2,3,7,8-tetrachlorodibenzo-p-dioxin (TCDD) induces expression of p27(kip¹) and FoxO3a in female rat cerebral cortex and PC12 cells.

2,3,7,8-Tetrachlorodibenzo-p-dioxin (TCDD) is a potent toxin that alters normal brain development, producing cognitive disability and motor dysfunction. Previous studies in rats have proved that female rats are more sensitive to TCDD lethality than male ones. Recent studies have shown that TCDD induces cell cycle arrest and apoptosis, but the regulatory proteins involved in these processes have yet to be elucidated. In this study, we constructed an acute TCDD injury female rat model, and investigated the effects of TCDD on apoptosis and expression of cell cycle regulators, forkhead box class O 3a (FoxO3a) and p27(kip1), in the central nervous system (CNS). Increased levels of active caspase-3 were observed in the cerebral cortex of female rats treated with TCDD, suggesting that TCDD-induced apoptosis occurs in the CNS. The terminal deoxynucleotidyl transferase-mediated biotinylated-dUTP nick-end labeling assay showed that apoptosis primarily occurred in neurons. Furthermore, Western blot analysis, reverse transcription-polymerase chain reaction, and immunohistochemistry showed a significant up-regulation of FoxO3a and p27(kip1) in the cerebral cortex. Immunofluorescent labeling indicated that FoxO3a and p27(kip1) were predominantly localized in apoptotic neurons, but not in astrocytes.

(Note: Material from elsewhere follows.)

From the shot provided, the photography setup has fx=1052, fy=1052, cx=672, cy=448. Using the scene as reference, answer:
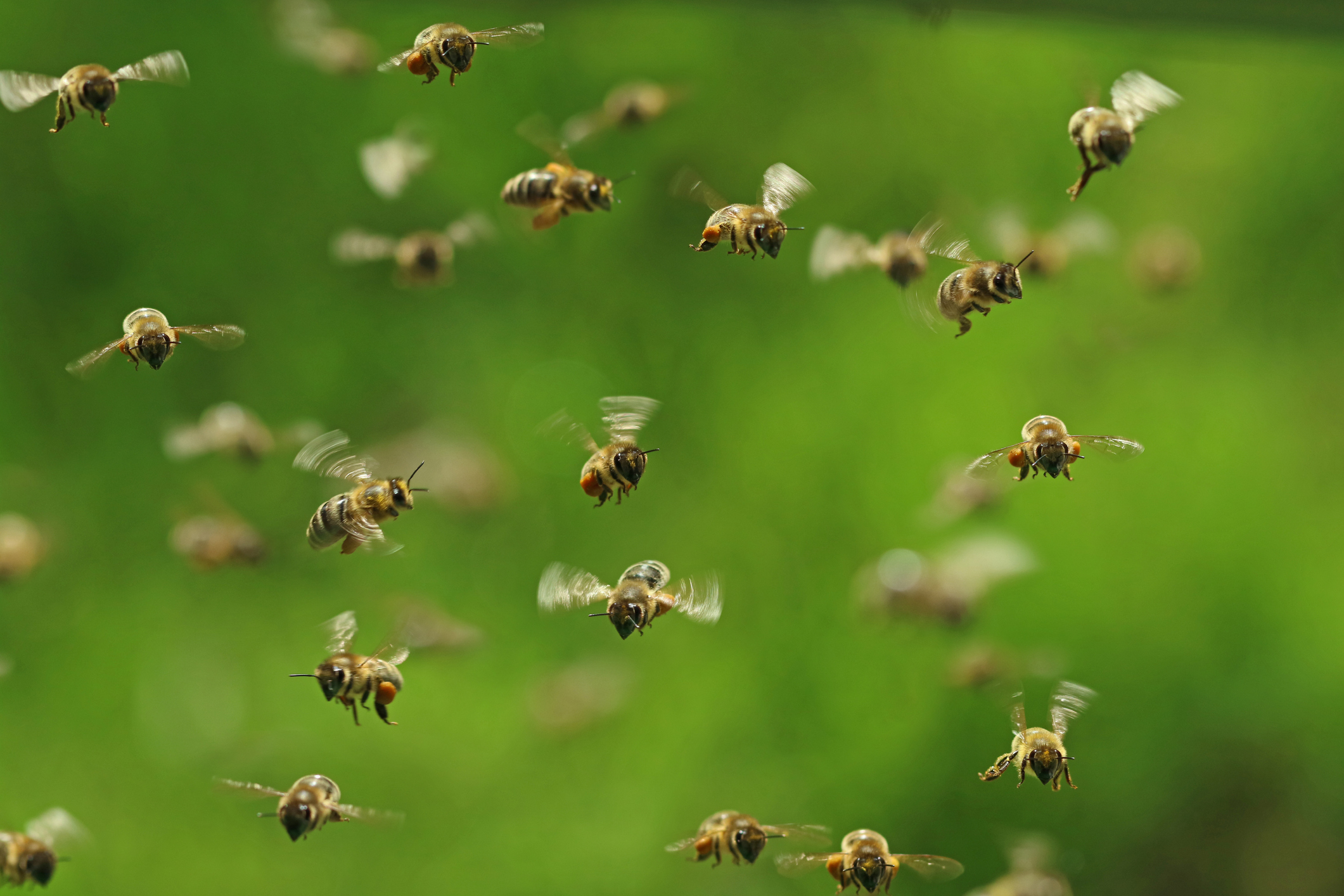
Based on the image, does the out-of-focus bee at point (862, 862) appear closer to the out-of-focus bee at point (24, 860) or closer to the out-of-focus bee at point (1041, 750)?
the out-of-focus bee at point (1041, 750)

In vitro experiments using PC12, a rat neuron-like pheochromocytoma cell line, also revealed that TCDD induced apoptosis and an increase in FoxO3a and p27(kip1) expression. Furthermore, knockdown of FoxO3a expression inhibited p27(kip1) transcription and TCDD-induced apoptosis. Based on our data, induction of FoxO3a may play an important role in TCDD-induced neurotoxicity.